After the cookout shooting, Baltimore's then-Mayor Sheila Dixon publicly groused that federal authorities were dragging their heels on bringing charges against the warring factions. Some individuals were locked up, but on lesser charges.

Blackwell, meanwhile, was living in a spacious Cecil County home and taking lavish trips with his girlfriend, Edison, according to his plea agreement. Despite the swirling accusations, his previous criminal record consisted only of a disorderly conduct charge and an attempted-murder case from when he was a teenager.
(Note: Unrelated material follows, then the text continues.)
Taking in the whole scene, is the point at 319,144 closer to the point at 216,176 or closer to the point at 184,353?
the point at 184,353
Blackwell and Edison were living the high life while claiming to be destitute, prosecutors say. Edison applied for and received government aid in the form of community medical assistance, food stamps and child care subsidies by saying she earned $13 an hour and lived in West Baltimore. Prosecutors say she was also spending $130,000 on Louis Vuitton and Gucci handbags, and the pair cruised around in stretch limos while on vacation.


"Her involvement was not just as a money launderer," Assistant U.S. Attorney James Warwick wrote in court papers. "Edison profited handsomely from her relationship with Blackwell," spending "hundreds of thousands of dollars generated from heroin sales on luxury items for her personal benefit."

Though Edison and Carter pleaded guilty, much about the case has been kept secret.

A December court hearing for Carter was closed to the public, and her attorney filed a request to seal an earlier motion that "references her cooperation with authorities." Her plea agreement also remains sealed.

Carter is now appealing her conviction, court records show. Her attorney, Thomas Saunders, said Wednesday that he could not comment on the case.

Blackwell is scheduled to be sentenced Jan. 20 — that's 17 days after his reputed rival, Terrell Allen, is expected to be released from a halfway house after serving time for a 2009 felony conviction.